» **EXERCISE GOAL**
Take the line that contains "What is the distance (x=24, y=283)" and all lines after it, up to and including the last line of the data, and write them out exactly; nothing else belongs in the answer.

(begin)

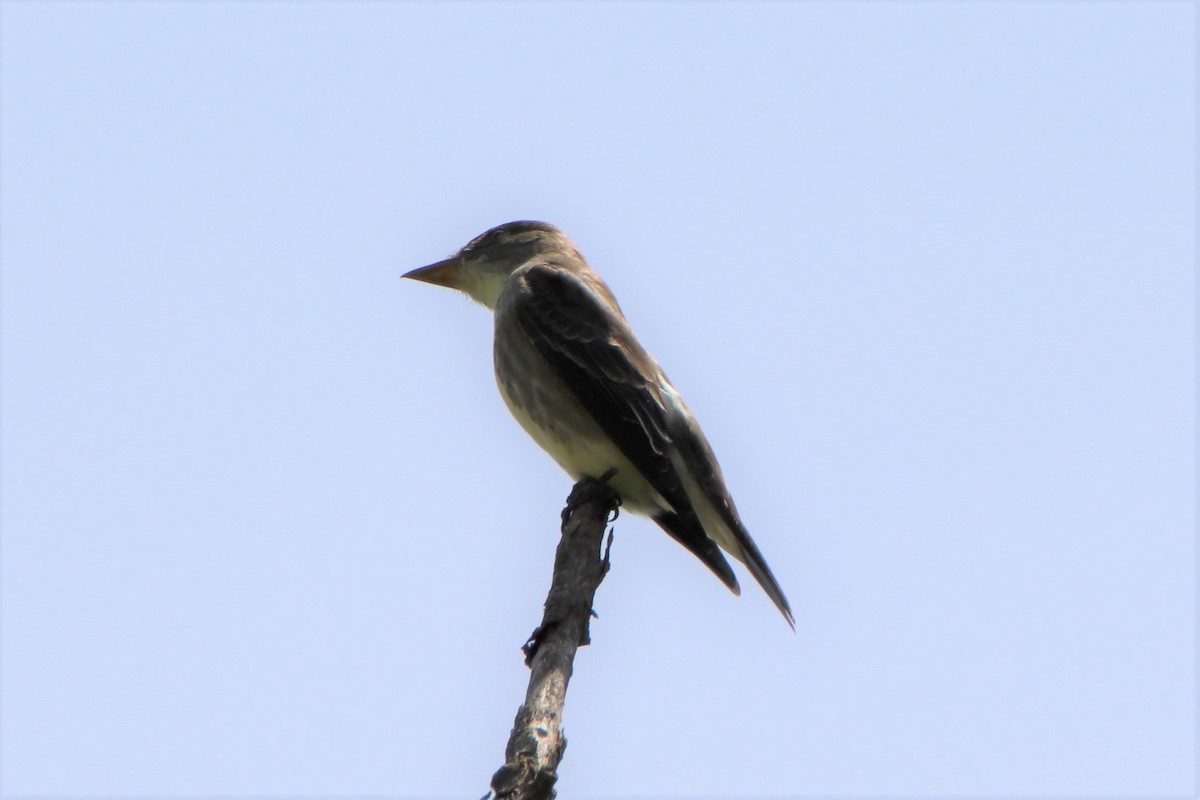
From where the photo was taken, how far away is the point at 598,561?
671 cm

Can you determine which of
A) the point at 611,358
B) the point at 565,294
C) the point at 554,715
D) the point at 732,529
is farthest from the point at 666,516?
the point at 554,715

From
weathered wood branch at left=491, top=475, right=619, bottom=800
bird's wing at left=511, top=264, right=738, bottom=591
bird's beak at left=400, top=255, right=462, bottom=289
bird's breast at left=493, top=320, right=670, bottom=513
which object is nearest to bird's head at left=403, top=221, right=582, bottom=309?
bird's beak at left=400, top=255, right=462, bottom=289

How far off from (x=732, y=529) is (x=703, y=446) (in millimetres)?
556

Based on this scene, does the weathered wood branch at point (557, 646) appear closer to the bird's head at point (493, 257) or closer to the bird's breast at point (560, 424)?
the bird's breast at point (560, 424)

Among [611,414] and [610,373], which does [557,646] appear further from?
[610,373]

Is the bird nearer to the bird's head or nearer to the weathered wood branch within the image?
the weathered wood branch

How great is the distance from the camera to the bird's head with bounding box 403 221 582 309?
10.3 m

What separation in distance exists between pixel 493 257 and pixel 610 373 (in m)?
1.93

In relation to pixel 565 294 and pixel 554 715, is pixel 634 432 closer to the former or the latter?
pixel 565 294

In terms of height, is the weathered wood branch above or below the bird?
below

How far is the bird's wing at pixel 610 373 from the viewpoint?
8.34 meters

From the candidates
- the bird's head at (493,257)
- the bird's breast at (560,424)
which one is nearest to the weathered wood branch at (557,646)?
the bird's breast at (560,424)

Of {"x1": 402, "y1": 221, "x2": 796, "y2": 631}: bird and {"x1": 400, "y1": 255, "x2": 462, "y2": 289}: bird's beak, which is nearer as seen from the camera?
{"x1": 402, "y1": 221, "x2": 796, "y2": 631}: bird

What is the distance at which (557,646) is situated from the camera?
18.9ft
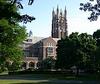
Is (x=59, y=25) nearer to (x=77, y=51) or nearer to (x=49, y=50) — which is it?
(x=49, y=50)

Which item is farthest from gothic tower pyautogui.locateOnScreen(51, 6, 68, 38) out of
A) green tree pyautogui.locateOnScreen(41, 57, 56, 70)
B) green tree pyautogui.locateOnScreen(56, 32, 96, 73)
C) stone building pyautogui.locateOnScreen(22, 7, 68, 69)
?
green tree pyautogui.locateOnScreen(56, 32, 96, 73)

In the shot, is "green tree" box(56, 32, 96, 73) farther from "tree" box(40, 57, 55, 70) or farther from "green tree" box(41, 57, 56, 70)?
"green tree" box(41, 57, 56, 70)

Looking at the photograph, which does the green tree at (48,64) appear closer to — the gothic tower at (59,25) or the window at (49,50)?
the window at (49,50)

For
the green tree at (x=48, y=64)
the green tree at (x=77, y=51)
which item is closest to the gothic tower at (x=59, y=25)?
the green tree at (x=48, y=64)

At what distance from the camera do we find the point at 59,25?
541 feet

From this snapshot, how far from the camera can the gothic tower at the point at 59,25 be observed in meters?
162

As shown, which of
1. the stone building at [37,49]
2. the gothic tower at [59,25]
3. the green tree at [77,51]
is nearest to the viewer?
the green tree at [77,51]

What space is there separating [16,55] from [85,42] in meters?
29.3

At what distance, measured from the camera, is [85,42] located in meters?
79.7

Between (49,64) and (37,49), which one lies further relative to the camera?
(37,49)

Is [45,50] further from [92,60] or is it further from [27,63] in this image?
[92,60]

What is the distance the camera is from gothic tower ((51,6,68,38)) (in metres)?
162

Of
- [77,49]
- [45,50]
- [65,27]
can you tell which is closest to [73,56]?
[77,49]

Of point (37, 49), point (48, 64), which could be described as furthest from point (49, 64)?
point (37, 49)
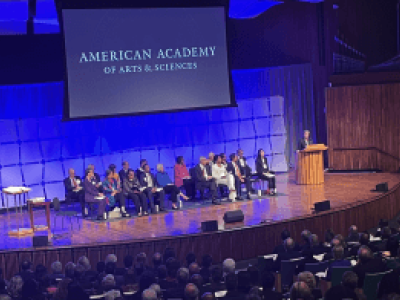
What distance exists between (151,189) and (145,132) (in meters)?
2.53

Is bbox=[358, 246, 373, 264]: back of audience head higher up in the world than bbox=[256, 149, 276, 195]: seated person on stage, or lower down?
lower down

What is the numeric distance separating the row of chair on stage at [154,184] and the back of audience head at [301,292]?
6.64m

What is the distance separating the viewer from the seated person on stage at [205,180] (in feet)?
43.4

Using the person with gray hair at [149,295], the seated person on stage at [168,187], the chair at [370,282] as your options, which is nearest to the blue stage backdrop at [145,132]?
the seated person on stage at [168,187]

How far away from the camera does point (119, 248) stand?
32.8ft

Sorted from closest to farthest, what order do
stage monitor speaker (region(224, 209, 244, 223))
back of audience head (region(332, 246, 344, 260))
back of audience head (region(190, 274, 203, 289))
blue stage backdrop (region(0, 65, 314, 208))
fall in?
back of audience head (region(190, 274, 203, 289))
back of audience head (region(332, 246, 344, 260))
stage monitor speaker (region(224, 209, 244, 223))
blue stage backdrop (region(0, 65, 314, 208))

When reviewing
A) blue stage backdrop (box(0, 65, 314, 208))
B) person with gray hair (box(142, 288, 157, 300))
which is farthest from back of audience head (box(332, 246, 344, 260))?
blue stage backdrop (box(0, 65, 314, 208))

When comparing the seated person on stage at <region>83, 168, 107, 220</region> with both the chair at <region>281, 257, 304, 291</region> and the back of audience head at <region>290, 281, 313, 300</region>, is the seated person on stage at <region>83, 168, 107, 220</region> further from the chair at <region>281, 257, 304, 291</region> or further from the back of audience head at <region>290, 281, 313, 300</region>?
the back of audience head at <region>290, 281, 313, 300</region>

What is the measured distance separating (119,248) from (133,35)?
5.01 metres

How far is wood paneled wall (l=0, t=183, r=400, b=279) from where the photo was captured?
995cm

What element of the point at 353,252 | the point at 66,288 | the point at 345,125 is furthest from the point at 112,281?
the point at 345,125

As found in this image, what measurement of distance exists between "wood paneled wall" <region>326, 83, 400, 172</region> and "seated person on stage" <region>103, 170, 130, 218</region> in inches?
229

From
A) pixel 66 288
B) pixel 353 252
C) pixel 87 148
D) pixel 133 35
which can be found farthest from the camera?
pixel 87 148

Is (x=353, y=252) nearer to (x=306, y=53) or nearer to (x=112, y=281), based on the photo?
(x=112, y=281)
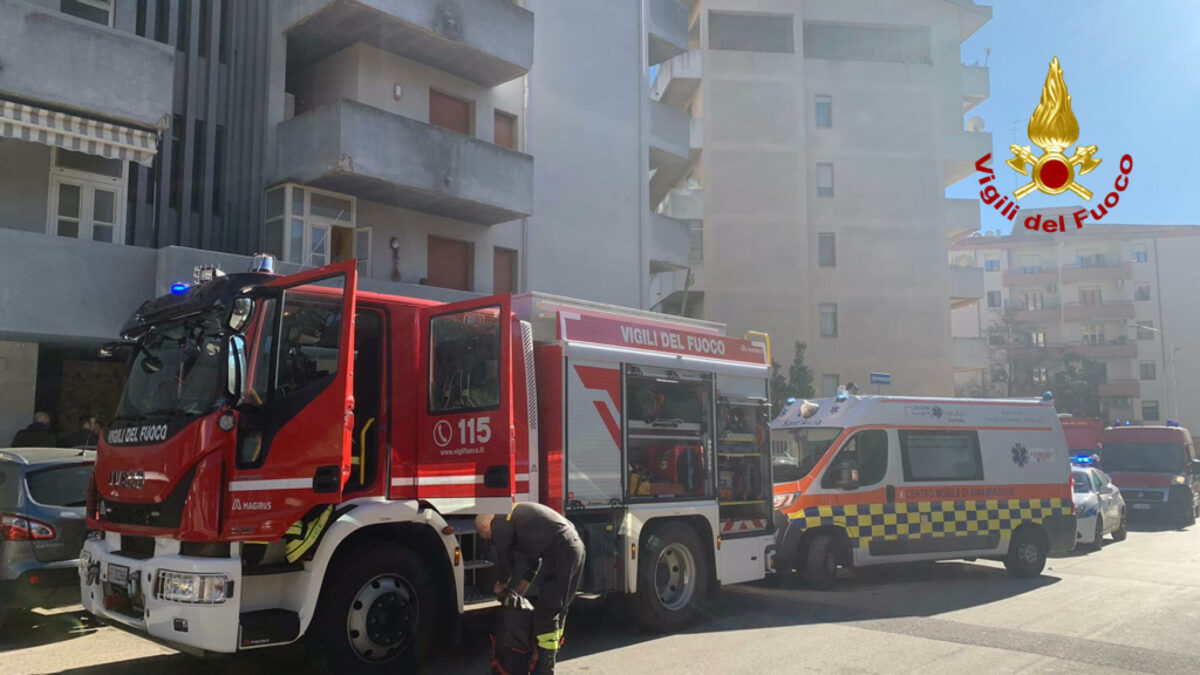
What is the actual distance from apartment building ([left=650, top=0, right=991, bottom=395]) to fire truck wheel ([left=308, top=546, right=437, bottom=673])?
2859 cm

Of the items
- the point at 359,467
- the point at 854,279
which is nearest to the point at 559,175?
the point at 359,467

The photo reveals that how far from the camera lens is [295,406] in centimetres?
625

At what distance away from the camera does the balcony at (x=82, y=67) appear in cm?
1243

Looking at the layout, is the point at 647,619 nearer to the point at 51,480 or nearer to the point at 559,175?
the point at 51,480

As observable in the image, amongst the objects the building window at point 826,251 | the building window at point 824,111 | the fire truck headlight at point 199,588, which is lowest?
the fire truck headlight at point 199,588

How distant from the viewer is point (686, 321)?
9.64 m

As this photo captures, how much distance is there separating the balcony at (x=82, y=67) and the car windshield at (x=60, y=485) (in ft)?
22.2

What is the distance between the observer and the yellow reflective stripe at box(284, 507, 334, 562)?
613 centimetres

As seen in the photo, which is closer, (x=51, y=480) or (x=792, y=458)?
(x=51, y=480)

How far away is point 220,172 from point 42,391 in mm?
4793

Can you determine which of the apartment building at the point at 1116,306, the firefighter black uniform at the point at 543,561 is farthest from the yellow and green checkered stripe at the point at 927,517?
the apartment building at the point at 1116,306

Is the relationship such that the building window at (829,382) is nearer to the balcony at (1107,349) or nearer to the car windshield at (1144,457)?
the car windshield at (1144,457)

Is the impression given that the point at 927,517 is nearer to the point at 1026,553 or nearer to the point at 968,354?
the point at 1026,553

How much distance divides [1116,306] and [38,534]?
68944 mm
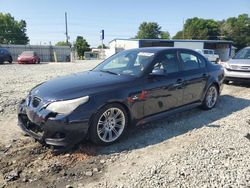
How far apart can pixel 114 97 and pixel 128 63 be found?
1.25 meters

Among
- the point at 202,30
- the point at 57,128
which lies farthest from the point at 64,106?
the point at 202,30

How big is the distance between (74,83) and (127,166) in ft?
5.30

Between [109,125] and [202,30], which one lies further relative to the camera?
[202,30]

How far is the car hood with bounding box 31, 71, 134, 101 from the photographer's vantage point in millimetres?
4001

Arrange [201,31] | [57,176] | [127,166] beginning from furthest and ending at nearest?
1. [201,31]
2. [127,166]
3. [57,176]

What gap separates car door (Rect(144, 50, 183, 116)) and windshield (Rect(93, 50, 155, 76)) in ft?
0.65

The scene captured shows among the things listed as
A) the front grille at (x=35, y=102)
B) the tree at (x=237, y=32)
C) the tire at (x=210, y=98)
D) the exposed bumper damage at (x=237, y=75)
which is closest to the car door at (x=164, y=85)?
the tire at (x=210, y=98)

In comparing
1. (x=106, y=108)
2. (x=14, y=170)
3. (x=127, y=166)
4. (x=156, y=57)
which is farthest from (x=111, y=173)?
(x=156, y=57)

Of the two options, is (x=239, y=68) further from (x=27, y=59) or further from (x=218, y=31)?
(x=218, y=31)

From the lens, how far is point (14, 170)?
11.8ft

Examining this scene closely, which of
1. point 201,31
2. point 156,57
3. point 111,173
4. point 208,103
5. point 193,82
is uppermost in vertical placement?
point 201,31

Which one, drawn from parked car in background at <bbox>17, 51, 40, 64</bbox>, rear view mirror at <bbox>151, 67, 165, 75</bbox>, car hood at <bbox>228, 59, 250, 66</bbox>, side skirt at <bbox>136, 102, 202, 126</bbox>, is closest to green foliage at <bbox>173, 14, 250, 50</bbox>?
parked car in background at <bbox>17, 51, 40, 64</bbox>

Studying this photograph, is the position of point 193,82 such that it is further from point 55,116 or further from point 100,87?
point 55,116

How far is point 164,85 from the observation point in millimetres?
5023
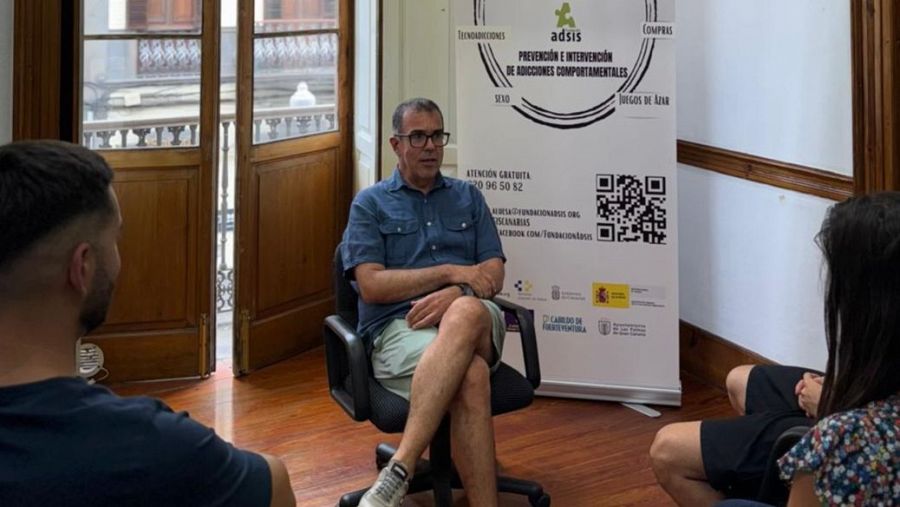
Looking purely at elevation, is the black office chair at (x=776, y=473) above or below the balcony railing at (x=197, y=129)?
below

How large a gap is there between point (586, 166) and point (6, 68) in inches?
84.5

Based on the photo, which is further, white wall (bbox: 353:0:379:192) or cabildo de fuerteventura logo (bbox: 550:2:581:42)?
white wall (bbox: 353:0:379:192)

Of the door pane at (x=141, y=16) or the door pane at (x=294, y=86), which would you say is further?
the door pane at (x=294, y=86)

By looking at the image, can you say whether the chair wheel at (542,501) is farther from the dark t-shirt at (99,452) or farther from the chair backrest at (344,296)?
the dark t-shirt at (99,452)

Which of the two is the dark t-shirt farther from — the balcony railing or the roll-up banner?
the balcony railing

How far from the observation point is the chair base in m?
3.37

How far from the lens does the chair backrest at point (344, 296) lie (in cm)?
349

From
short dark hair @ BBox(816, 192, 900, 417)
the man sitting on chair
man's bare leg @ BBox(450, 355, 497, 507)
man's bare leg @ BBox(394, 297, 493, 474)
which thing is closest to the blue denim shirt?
the man sitting on chair

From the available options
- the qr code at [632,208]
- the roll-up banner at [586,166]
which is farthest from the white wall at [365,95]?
the qr code at [632,208]

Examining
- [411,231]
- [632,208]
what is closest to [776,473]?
[411,231]

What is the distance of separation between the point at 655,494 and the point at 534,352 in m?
0.70

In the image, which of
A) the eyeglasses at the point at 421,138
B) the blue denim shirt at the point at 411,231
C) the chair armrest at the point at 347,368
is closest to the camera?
the chair armrest at the point at 347,368

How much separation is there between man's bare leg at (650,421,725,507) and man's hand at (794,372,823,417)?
255 millimetres

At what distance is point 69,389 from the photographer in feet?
4.28
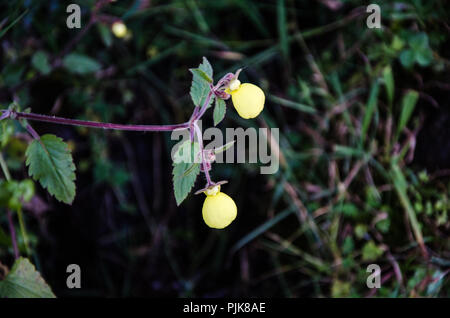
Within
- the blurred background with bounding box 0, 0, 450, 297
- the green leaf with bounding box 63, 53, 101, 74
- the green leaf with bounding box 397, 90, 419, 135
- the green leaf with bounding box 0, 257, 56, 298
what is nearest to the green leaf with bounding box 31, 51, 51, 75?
the blurred background with bounding box 0, 0, 450, 297

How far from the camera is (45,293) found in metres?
1.31

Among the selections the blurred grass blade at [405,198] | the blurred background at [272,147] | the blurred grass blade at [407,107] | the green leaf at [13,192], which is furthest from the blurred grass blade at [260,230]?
the green leaf at [13,192]

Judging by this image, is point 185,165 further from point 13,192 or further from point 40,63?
point 40,63

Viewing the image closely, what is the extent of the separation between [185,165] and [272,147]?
113cm

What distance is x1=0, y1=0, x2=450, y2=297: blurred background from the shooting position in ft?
6.51

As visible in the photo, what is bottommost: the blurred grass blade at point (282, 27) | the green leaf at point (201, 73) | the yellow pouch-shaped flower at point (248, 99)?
the yellow pouch-shaped flower at point (248, 99)

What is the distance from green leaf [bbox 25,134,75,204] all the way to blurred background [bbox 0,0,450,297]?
25.8 inches

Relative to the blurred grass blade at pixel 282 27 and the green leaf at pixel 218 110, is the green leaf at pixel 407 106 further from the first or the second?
the green leaf at pixel 218 110

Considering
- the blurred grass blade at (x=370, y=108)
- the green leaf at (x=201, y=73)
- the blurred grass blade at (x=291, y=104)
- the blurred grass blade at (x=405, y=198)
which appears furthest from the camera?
the blurred grass blade at (x=291, y=104)

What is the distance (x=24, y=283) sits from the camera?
130 cm

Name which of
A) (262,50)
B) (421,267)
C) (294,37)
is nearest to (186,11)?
(262,50)

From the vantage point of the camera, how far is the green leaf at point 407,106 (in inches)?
79.0

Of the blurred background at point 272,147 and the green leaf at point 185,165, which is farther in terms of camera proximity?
the blurred background at point 272,147

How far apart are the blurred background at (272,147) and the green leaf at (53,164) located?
65cm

(end)

» **RESULT**
What is the distance (x=24, y=283) sits from the camera?
130 cm

Name which of
A) (262,50)
B) (421,267)
C) (294,37)
is nearest to (186,11)?
(262,50)

From the vantage point of the camera, how far is the green leaf at point 407,106 (in inches)?
79.0

Of the blurred background at point 272,147 and the green leaf at point 185,165, which is farther in terms of camera proximity?
the blurred background at point 272,147

How far apart are the blurred background at (272,147) and the green leaf at (53,164) located?
65cm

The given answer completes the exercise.